Murine fecal microbiota transfer models selectively colonize human microbes and reveal transcriptional programs associated with response to neoadjuvant checkpoint inhibitors
- PMID: 35217892
- PMCID: PMC9411268
- DOI: 10.1007/s00262-022-03169-6
Murine fecal microbiota transfer models selectively colonize human microbes and reveal transcriptional programs associated with response to neoadjuvant checkpoint inhibitors
Abstract
Human gut microbial species found to associate with clinical responses to immune checkpoint inhibitors (ICIs) are often tested in mice using fecal microbiota transfer (FMT), wherein tumor responses in recipient mice may recapitulate human responses to ICI treatment. However, many FMT studies have reported only limited methodological description, details of murine cohorts, and statistical methods. To investigate the reproducibility and robustness of gut microbial species that impact ICI responses, we performed human to germ-free mouse FMT using fecal samples from patients with non-small cell lung cancer who had a pathological response or nonresponse after neoadjuvant ICI treatment. R-FMT mice yielded greater anti-tumor responses in combination with anti-PD-L1 treatment compared to NR-FMT, although the magnitude varied depending on mouse cell line, sex, and individual experiment. Detailed investigation of post-FMT mouse microbiota using 16S rRNA amplicon sequencing, with models to classify and correct for biological variables, revealed a shared presence of the most highly abundant taxa between the human inocula and mice, though low abundance human taxa colonized mice more variably after FMT. Multiple Clostridium species also correlated with tumor outcome in individual anti-PD-L1-treated R-FMT mice. RNAseq analysis revealed differential expression of T and NK cell-related pathways in responding tumors, irrespective of FMT source, with enrichment of these cell types confirmed by immunohistochemistry. This study identifies several human gut microbial species that may play a role in clinical responses to ICIs and suggests attention to biological variables is needed to improve reproducibility and limit variability across experimental murine cohorts.
Keywords: Biological variables; Fecal microbiota transfer; Gut microbiome; Immune checkpoint inhibitors; Lung cancer; Neoadjuvant.
© 2022. The Author(s), under exclusive licence to Springer-Verlag GmbH Germany, part of Springer Nature.
Conflict of interest statement
JRW reports equity ownership of Resphera Biosciences. JEC reports consultant fees for AstraZeneca, Bristol-Myers Squibb, Genentech, Merck, Flame Biosciences, Novartis, Regeneron, Guardant Health, and Jansen. JN reports research grants from Merck and AstraZeneca; consulting for AstraZeneca, Bristol-Myers Squibb, Takeda, Pfizer, Daiichi Sankyo, and Roche/Genentech; and honoraria from AstraZeneca and Bristol-Myers Squibb. PMF reports research grants from AstraZeneca, Bristol-Myers Squibb, Corvus, and Novartis. PMF reports consulting for Amgen, AstraZeneca, Bristol-Myers Squibb, Daiichi, Janssen, and Iteos. PMF reports serving as data safety monitoring board member for Flame Biosciences and Polaris. JEC reports consultant fees from AstraZeneca, Flame Biosciences, Genentech, Merck, Novartis, Jannsen.

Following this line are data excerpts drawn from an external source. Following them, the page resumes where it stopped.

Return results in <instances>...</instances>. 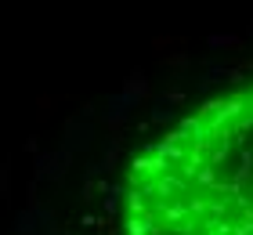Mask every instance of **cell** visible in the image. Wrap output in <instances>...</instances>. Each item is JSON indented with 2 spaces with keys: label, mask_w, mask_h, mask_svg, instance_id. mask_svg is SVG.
<instances>
[{
  "label": "cell",
  "mask_w": 253,
  "mask_h": 235,
  "mask_svg": "<svg viewBox=\"0 0 253 235\" xmlns=\"http://www.w3.org/2000/svg\"><path fill=\"white\" fill-rule=\"evenodd\" d=\"M120 225L123 235H253V84L203 101L137 152Z\"/></svg>",
  "instance_id": "cell-1"
}]
</instances>
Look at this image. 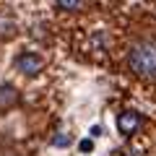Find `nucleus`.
Masks as SVG:
<instances>
[{
  "mask_svg": "<svg viewBox=\"0 0 156 156\" xmlns=\"http://www.w3.org/2000/svg\"><path fill=\"white\" fill-rule=\"evenodd\" d=\"M78 148L83 151V154H89V151L94 148V143H91V140H81V143H78Z\"/></svg>",
  "mask_w": 156,
  "mask_h": 156,
  "instance_id": "nucleus-8",
  "label": "nucleus"
},
{
  "mask_svg": "<svg viewBox=\"0 0 156 156\" xmlns=\"http://www.w3.org/2000/svg\"><path fill=\"white\" fill-rule=\"evenodd\" d=\"M16 101H18V91L13 86L3 83L0 86V112H8L11 107H16Z\"/></svg>",
  "mask_w": 156,
  "mask_h": 156,
  "instance_id": "nucleus-5",
  "label": "nucleus"
},
{
  "mask_svg": "<svg viewBox=\"0 0 156 156\" xmlns=\"http://www.w3.org/2000/svg\"><path fill=\"white\" fill-rule=\"evenodd\" d=\"M143 125V117L138 115V112H133V109H128V112H120V117H117V130L122 135H135L138 133V128Z\"/></svg>",
  "mask_w": 156,
  "mask_h": 156,
  "instance_id": "nucleus-3",
  "label": "nucleus"
},
{
  "mask_svg": "<svg viewBox=\"0 0 156 156\" xmlns=\"http://www.w3.org/2000/svg\"><path fill=\"white\" fill-rule=\"evenodd\" d=\"M52 146H55V148H68V146H70V138H68L65 133H57L55 138H52Z\"/></svg>",
  "mask_w": 156,
  "mask_h": 156,
  "instance_id": "nucleus-7",
  "label": "nucleus"
},
{
  "mask_svg": "<svg viewBox=\"0 0 156 156\" xmlns=\"http://www.w3.org/2000/svg\"><path fill=\"white\" fill-rule=\"evenodd\" d=\"M128 68L138 78L156 81V39H140L128 50Z\"/></svg>",
  "mask_w": 156,
  "mask_h": 156,
  "instance_id": "nucleus-1",
  "label": "nucleus"
},
{
  "mask_svg": "<svg viewBox=\"0 0 156 156\" xmlns=\"http://www.w3.org/2000/svg\"><path fill=\"white\" fill-rule=\"evenodd\" d=\"M55 3H57V8L65 11V13H76V11H81V5H83V0H55Z\"/></svg>",
  "mask_w": 156,
  "mask_h": 156,
  "instance_id": "nucleus-6",
  "label": "nucleus"
},
{
  "mask_svg": "<svg viewBox=\"0 0 156 156\" xmlns=\"http://www.w3.org/2000/svg\"><path fill=\"white\" fill-rule=\"evenodd\" d=\"M16 68H18V73H23L26 78H34L37 73H42L44 60H42V55H37V52H21V55L16 57Z\"/></svg>",
  "mask_w": 156,
  "mask_h": 156,
  "instance_id": "nucleus-2",
  "label": "nucleus"
},
{
  "mask_svg": "<svg viewBox=\"0 0 156 156\" xmlns=\"http://www.w3.org/2000/svg\"><path fill=\"white\" fill-rule=\"evenodd\" d=\"M16 34H18V21H16V16H13L8 8H0V39L5 42V39L16 37Z\"/></svg>",
  "mask_w": 156,
  "mask_h": 156,
  "instance_id": "nucleus-4",
  "label": "nucleus"
}]
</instances>
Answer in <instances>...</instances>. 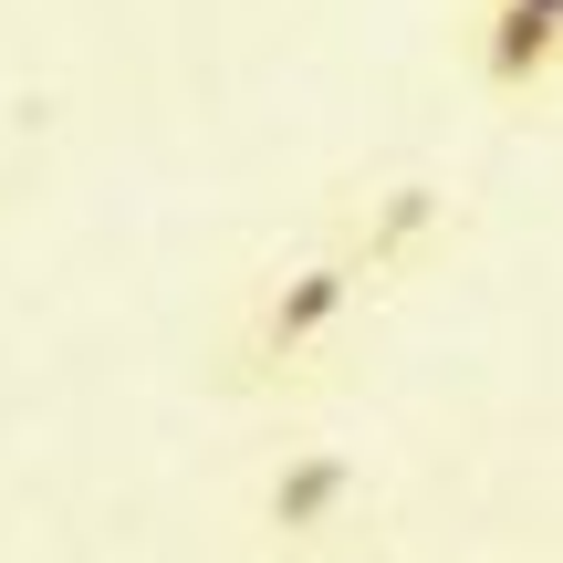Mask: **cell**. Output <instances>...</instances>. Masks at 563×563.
Segmentation results:
<instances>
[{
	"label": "cell",
	"mask_w": 563,
	"mask_h": 563,
	"mask_svg": "<svg viewBox=\"0 0 563 563\" xmlns=\"http://www.w3.org/2000/svg\"><path fill=\"white\" fill-rule=\"evenodd\" d=\"M344 501H355V460H344V449H292V460L272 470V490H262L272 532H292V543L334 532V522H344Z\"/></svg>",
	"instance_id": "3"
},
{
	"label": "cell",
	"mask_w": 563,
	"mask_h": 563,
	"mask_svg": "<svg viewBox=\"0 0 563 563\" xmlns=\"http://www.w3.org/2000/svg\"><path fill=\"white\" fill-rule=\"evenodd\" d=\"M365 282H376L365 251H313V262H292V272L262 292V313H251V365L282 376V365H302L313 344H334L344 313L365 302Z\"/></svg>",
	"instance_id": "1"
},
{
	"label": "cell",
	"mask_w": 563,
	"mask_h": 563,
	"mask_svg": "<svg viewBox=\"0 0 563 563\" xmlns=\"http://www.w3.org/2000/svg\"><path fill=\"white\" fill-rule=\"evenodd\" d=\"M470 53H481V84H490V95H543V84L563 74V32H553L543 11H522V0H481Z\"/></svg>",
	"instance_id": "2"
},
{
	"label": "cell",
	"mask_w": 563,
	"mask_h": 563,
	"mask_svg": "<svg viewBox=\"0 0 563 563\" xmlns=\"http://www.w3.org/2000/svg\"><path fill=\"white\" fill-rule=\"evenodd\" d=\"M522 11H543V21H553V32H563V0H522Z\"/></svg>",
	"instance_id": "4"
}]
</instances>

JDS has received consulting fees and honoraria from BMS, Merck, Roche, Amgen, AstraZeneca and Protalix Biotherapeutics; and he has received research grants from AstraZeneca, Merck, Roche and CLS therapeutics. JER has received advising/consulting fees from Oncocyte. DMP reports research support from AstraZeneca, Bristol Myers Squibb, and Compugen. DMP reports consulting for Aduro Biotech, Amgen, Astra Zeneca, Astellas, Bayer, Camden Partners, Compugen, DNAtrix, Dracen, Dynavax, Ervaxx, Five Prime Therapeutics, RAPT Therapeutics, Immunomic Therapeutics, Immunocore, Janssen, Merck, Potenza, Rock Springs Capital, Tizona, Trieza Therapeutics, Vaccitech, WindMil. DMP reports stock/ownership in Aduro Biotech, Dracen, Ervaxx, Five Prime Therapeutics, Tizona, Trieza Therapeutics, and WindMil. CLS reports research grants from Bristol-Myers Squibb and Janssen and personal fees from Ferring, outside the submitted work.